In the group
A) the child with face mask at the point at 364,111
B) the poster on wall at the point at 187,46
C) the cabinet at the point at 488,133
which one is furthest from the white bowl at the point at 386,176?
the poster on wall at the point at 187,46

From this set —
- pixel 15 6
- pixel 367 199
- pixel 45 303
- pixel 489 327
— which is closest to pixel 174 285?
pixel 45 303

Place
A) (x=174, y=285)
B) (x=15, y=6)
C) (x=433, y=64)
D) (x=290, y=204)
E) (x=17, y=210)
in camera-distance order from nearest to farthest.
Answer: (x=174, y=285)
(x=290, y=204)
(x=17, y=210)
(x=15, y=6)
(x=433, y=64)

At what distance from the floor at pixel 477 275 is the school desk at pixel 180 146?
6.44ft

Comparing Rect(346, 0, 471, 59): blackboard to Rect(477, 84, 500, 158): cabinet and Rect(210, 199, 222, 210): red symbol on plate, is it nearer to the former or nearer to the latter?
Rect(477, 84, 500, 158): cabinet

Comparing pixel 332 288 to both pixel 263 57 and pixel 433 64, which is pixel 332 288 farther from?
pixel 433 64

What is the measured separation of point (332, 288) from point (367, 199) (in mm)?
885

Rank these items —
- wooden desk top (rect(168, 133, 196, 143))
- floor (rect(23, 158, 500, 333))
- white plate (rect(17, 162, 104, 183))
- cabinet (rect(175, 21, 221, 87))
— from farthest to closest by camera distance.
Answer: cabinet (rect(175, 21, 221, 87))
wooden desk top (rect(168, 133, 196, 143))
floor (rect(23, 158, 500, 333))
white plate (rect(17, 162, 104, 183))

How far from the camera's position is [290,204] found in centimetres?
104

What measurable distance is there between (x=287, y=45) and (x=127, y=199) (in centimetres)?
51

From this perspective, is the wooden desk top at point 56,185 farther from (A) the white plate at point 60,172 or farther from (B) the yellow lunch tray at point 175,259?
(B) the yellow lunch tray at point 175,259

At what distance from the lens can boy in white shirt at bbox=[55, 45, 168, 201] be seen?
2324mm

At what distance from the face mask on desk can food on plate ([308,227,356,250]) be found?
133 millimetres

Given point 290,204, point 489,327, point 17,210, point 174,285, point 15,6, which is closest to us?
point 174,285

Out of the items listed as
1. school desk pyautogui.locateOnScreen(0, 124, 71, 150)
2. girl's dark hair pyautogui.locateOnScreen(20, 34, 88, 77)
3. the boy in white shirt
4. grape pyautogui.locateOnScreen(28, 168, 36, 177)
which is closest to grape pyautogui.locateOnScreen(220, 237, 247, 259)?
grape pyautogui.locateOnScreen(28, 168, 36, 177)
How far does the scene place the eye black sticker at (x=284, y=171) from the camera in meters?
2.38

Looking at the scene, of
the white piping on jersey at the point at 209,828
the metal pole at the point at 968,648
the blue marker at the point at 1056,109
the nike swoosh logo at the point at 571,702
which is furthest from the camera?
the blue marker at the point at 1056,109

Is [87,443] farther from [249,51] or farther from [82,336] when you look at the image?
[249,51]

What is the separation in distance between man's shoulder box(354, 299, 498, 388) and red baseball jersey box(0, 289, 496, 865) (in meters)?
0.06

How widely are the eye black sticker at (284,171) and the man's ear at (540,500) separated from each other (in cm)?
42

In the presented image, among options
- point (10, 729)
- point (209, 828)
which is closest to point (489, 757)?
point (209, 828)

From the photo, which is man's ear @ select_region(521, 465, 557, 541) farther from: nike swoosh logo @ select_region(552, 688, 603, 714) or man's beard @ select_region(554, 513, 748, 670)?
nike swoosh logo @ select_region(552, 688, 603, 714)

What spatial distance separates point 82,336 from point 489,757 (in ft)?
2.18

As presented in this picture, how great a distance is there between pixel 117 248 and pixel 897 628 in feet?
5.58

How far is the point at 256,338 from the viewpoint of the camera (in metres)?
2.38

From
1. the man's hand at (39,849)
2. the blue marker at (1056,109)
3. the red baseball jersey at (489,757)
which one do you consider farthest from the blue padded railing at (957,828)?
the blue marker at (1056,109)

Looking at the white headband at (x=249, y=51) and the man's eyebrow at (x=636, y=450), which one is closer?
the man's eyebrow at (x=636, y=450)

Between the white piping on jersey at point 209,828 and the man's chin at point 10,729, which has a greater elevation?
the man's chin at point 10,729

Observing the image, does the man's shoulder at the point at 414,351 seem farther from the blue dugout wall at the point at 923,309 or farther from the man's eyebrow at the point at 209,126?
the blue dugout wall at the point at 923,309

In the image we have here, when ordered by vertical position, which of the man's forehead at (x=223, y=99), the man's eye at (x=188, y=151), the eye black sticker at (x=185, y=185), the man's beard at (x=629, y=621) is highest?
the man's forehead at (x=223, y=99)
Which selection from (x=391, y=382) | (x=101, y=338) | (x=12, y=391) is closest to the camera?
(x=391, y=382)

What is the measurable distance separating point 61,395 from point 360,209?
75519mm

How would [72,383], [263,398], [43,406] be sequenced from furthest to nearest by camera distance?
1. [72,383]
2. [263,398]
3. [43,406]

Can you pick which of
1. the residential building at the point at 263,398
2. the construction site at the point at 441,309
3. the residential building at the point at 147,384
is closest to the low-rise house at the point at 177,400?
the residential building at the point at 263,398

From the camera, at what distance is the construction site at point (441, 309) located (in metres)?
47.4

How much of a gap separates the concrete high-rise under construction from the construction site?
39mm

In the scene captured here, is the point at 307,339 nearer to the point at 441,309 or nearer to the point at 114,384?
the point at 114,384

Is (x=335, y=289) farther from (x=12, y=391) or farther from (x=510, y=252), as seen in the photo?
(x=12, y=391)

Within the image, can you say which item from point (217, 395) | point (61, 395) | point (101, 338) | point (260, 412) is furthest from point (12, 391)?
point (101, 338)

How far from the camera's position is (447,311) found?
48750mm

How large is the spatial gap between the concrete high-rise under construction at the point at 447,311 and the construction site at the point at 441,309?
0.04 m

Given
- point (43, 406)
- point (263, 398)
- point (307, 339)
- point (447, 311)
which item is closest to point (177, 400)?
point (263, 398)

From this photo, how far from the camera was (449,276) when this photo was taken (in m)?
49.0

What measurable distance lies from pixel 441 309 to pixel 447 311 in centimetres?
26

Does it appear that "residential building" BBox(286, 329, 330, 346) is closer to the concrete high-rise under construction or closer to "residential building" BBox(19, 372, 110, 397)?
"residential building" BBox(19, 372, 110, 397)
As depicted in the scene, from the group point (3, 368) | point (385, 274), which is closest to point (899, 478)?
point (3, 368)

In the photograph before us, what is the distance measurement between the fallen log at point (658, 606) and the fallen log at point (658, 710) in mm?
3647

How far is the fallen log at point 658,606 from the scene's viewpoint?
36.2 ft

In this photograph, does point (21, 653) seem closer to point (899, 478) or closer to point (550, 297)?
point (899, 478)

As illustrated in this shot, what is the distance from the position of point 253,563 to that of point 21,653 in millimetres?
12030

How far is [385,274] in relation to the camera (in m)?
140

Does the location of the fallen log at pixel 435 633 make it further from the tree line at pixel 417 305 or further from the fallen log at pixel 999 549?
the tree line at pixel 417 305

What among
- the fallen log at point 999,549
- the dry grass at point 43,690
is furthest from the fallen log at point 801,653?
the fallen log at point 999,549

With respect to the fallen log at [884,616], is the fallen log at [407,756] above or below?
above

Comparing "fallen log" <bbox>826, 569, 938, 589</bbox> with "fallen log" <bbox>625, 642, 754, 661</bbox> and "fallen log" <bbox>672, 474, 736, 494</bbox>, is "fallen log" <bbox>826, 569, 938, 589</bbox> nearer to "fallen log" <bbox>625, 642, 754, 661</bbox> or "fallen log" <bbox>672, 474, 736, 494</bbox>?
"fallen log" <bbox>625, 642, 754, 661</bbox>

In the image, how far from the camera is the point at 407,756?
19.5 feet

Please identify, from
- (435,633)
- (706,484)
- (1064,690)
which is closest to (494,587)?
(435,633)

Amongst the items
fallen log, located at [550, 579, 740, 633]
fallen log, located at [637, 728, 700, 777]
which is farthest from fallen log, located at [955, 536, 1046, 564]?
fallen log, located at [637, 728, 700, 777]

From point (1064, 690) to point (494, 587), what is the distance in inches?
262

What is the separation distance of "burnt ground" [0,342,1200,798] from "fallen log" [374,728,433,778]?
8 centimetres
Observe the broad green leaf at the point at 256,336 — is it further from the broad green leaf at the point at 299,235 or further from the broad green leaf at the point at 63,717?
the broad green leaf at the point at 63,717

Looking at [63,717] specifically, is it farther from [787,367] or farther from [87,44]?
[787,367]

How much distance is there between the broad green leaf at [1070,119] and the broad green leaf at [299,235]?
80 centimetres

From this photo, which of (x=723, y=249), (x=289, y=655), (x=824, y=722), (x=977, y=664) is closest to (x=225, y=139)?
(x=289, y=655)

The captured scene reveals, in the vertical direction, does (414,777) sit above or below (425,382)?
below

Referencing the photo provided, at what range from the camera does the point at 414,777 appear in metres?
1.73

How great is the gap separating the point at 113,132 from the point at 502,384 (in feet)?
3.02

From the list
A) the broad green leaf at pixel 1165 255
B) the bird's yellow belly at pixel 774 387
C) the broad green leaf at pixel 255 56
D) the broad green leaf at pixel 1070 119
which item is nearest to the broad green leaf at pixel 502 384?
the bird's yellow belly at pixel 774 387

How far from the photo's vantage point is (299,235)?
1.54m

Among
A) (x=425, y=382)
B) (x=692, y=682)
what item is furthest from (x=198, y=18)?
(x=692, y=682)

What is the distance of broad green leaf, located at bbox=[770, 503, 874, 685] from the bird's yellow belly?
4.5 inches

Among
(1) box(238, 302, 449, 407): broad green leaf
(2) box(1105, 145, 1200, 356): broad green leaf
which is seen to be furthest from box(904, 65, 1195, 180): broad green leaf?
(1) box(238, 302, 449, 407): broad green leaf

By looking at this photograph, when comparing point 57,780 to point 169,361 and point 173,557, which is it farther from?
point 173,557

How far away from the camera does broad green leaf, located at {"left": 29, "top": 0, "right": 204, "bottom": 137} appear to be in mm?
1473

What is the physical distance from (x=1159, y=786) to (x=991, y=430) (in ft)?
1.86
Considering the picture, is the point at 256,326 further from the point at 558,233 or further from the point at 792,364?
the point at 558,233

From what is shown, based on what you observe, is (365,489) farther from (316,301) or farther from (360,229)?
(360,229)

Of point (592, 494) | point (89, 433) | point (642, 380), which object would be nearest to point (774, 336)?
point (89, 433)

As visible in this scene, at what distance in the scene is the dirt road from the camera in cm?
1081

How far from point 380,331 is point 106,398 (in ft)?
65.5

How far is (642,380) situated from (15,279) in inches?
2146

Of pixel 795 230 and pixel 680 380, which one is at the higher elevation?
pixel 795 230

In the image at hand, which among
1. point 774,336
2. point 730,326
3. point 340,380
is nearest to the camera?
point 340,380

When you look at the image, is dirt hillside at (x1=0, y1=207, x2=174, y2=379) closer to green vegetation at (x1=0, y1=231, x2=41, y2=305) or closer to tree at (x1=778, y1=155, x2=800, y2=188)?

Task to carry out ▸ Reproduce the listing word for word, from its first line through the line containing "which one is furthest", both included.

Task solution ▸
In the group
A) the child with face mask at the point at 364,111
B) the poster on wall at the point at 187,46
C) the cabinet at the point at 488,133
which one is furthest from the white bowl at the point at 386,176?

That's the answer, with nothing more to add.